- [Blocco di testo]:

----------------

Trottole. Giriamo da un ufficio all’altro, da un’agenzia ad uno sportello, da una scala a quell’altra e dal piano di sù a quello di giù. Alla ricerca di una risposta, prima di una scadenza, per un’esenzione, per un bonus, per un ticket. Spippoliamo tutto il tempo sul cellulare sempre connessi per non perdere l’occasione giusta, quella di un’esperienza di lavoro un pò più gratificante, o magari solo di un contatto, di un aggancio e di una dritta che ci guidi verso un affare. Pensiamo di stare andando a caccia di soldi, di lavoro, di compere. Ma in realtà siamo noi le prede di cacciatori che non hanno bisogno di venirci a cercare direttamente, ma che ci mandano i loro aguzzini: lettere, raccomandate, telefonate, messaggi, mail, fino al toc toc dell’ufficiale giudiziario. “Non hai ancora pagato?”. Non sappiamo nemmeno come si chiamano, non li abbiamo mai visti, non li conosciamo. Eppure ci perseguitano. E la nostra fuga la scambiamo per vita, per scelta. Pensiamo di stare per svoltarla, ed invece è solo un altro maledetto corridoio di un labirinto che percorriamo scappando, senza mai sapere dove ci porta. Ma dietro ad ogni angolo scommettiamo ci sia finalmente la destinazione giusta, quella dove fermarsi e ottenere la tanto attesa soluzione.
Siamo soli in questa rincorsa continua di quello che ci fa sopravvivere, male. Ma abbiamo tutti gli stessi due grandi problemi.
Uno: il costo della vita è spropositato rispetto a quello che possiamo pagare. È troppo alto rispetto a quello che guadagniamo. Ci dicono quindi di rinunciare a comprare quelle merci se non siamo in grado di pagarle. E di accontentarci di quelle peggiori o di fare senza. Ma questo non ci va bene. Perchè a noi ci serve una casa con una stanza in più per dare una camera ai nostri figli. Ci serve la macchina perchè ci devo andare a lavoro. Ci serve la luce, l’acqua, il gas perchè dobbiamo scaldarci, lavarci, cucinare. Ci serve la spesa, perchè vogliamo mangiare e comprare i pannolini. Ci servono i servizi perchè non possiamo lasciare soli i nostri vecchi o i nostri bambini.

----------------

- [Voci del dataset]:
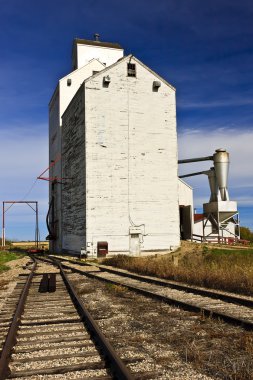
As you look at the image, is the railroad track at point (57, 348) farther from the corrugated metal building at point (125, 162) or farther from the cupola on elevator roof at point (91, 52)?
the cupola on elevator roof at point (91, 52)

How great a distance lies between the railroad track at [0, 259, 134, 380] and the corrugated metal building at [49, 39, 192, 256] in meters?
22.5

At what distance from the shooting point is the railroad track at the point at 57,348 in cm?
431

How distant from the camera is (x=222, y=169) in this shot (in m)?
41.7

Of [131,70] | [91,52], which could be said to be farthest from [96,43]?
[131,70]

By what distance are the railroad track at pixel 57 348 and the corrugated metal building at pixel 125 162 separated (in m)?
22.5

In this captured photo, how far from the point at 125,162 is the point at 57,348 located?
88.0 feet

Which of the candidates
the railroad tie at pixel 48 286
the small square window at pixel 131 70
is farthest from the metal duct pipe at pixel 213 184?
the railroad tie at pixel 48 286

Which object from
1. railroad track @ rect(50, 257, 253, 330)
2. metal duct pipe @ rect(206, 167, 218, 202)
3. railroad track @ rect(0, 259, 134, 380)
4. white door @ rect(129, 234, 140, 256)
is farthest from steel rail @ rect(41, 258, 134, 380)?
metal duct pipe @ rect(206, 167, 218, 202)

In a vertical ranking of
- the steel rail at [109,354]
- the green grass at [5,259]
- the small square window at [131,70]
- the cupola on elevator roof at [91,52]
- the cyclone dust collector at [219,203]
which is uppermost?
the cupola on elevator roof at [91,52]

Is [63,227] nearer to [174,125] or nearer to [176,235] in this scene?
[176,235]

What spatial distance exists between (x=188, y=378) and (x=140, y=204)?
27512mm

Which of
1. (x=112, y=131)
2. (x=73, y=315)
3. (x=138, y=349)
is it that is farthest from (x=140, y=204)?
(x=138, y=349)

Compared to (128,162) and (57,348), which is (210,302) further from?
(128,162)

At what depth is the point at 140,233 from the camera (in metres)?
31.3
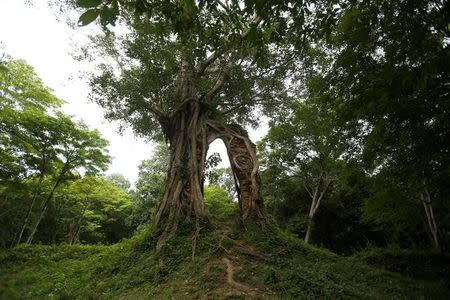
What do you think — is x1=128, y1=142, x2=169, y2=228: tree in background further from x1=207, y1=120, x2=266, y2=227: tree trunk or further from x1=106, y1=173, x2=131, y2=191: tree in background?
x1=106, y1=173, x2=131, y2=191: tree in background

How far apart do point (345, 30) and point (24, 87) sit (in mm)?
14469

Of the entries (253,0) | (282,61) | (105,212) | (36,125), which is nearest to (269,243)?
(253,0)

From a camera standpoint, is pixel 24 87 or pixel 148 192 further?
pixel 148 192

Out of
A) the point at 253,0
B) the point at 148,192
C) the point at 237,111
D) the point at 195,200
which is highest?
the point at 237,111

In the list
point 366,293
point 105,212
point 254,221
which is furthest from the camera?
point 105,212

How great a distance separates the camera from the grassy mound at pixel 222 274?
591 centimetres

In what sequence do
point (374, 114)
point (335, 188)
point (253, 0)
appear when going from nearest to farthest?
point (253, 0), point (374, 114), point (335, 188)

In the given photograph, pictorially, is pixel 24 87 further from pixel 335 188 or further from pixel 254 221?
pixel 335 188

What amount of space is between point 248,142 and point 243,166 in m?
1.01

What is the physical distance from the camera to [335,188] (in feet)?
63.1

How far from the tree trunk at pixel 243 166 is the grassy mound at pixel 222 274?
688mm

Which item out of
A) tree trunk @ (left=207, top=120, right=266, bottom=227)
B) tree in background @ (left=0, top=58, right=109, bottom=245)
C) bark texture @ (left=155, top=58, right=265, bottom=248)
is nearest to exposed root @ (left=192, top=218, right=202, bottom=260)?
bark texture @ (left=155, top=58, right=265, bottom=248)

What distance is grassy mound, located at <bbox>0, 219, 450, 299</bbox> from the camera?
5.91 metres

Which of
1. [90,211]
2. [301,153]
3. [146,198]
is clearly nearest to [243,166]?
[301,153]
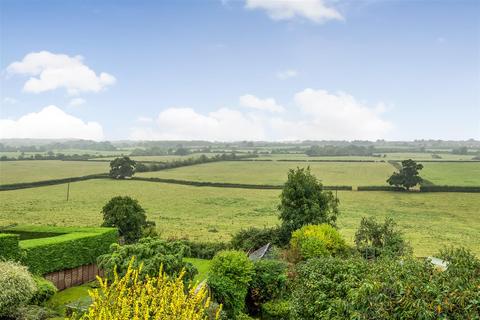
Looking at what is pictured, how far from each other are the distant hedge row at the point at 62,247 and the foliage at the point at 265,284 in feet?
44.6

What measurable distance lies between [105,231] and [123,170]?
70.4 m

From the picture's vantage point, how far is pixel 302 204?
144 ft

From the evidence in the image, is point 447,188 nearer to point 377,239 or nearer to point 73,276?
point 377,239

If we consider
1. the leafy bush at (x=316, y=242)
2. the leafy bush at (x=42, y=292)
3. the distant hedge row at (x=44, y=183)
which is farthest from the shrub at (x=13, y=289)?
the distant hedge row at (x=44, y=183)

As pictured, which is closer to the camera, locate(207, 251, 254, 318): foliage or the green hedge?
the green hedge

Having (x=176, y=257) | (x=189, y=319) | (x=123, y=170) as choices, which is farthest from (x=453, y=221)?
(x=123, y=170)

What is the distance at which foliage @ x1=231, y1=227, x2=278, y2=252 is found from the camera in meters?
42.9

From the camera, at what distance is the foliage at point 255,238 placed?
4294 cm

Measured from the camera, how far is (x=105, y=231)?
3547 centimetres

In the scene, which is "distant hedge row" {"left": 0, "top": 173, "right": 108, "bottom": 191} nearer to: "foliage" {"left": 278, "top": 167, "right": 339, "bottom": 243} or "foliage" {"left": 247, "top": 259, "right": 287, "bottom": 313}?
"foliage" {"left": 278, "top": 167, "right": 339, "bottom": 243}

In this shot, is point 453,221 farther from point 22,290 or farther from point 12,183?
point 12,183

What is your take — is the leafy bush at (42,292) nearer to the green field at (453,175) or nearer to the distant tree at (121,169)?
the distant tree at (121,169)

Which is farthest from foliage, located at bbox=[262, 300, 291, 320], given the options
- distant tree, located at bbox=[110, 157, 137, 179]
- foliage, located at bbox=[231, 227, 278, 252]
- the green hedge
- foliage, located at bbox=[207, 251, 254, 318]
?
distant tree, located at bbox=[110, 157, 137, 179]

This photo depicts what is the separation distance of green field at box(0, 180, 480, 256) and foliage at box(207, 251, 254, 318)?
24.7m
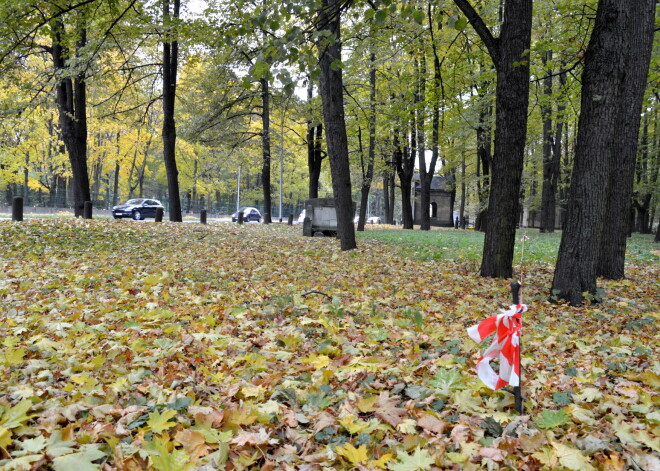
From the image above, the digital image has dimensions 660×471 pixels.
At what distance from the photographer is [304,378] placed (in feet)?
10.7

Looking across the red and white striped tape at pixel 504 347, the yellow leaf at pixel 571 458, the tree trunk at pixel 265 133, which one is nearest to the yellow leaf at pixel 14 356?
the red and white striped tape at pixel 504 347

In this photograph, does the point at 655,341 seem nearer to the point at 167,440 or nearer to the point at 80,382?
the point at 167,440

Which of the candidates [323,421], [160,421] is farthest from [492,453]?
[160,421]

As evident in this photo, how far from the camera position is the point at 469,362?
3.56 m

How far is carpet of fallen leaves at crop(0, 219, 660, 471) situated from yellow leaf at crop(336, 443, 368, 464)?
→ 0.01 metres

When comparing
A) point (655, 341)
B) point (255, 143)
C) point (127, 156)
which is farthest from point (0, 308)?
point (127, 156)

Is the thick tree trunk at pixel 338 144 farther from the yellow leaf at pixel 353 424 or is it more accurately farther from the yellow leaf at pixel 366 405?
the yellow leaf at pixel 353 424

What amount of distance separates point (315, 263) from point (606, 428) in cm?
662

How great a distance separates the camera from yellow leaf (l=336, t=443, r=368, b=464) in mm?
2176

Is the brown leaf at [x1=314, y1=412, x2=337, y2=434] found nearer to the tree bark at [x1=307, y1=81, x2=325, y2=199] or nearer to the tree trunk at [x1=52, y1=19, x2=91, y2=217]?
the tree trunk at [x1=52, y1=19, x2=91, y2=217]

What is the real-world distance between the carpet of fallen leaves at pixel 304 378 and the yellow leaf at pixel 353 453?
0.01 m

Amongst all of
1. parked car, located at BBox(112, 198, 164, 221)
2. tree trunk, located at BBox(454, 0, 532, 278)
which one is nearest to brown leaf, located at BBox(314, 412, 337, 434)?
tree trunk, located at BBox(454, 0, 532, 278)

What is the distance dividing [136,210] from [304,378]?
2945 cm

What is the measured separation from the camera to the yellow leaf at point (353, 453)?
7.14 ft
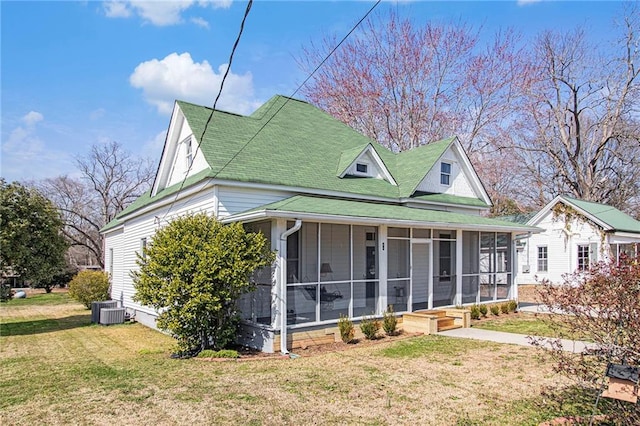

----------------

- [Problema da risolvere]:
Secondo il blocco di testo, a che cosa serve una casa con una stanza in più? Le voci non hanno alcun legame con il blocco di testo.

- [Soluzione del problema]:
Serve a dare una camera ai figli.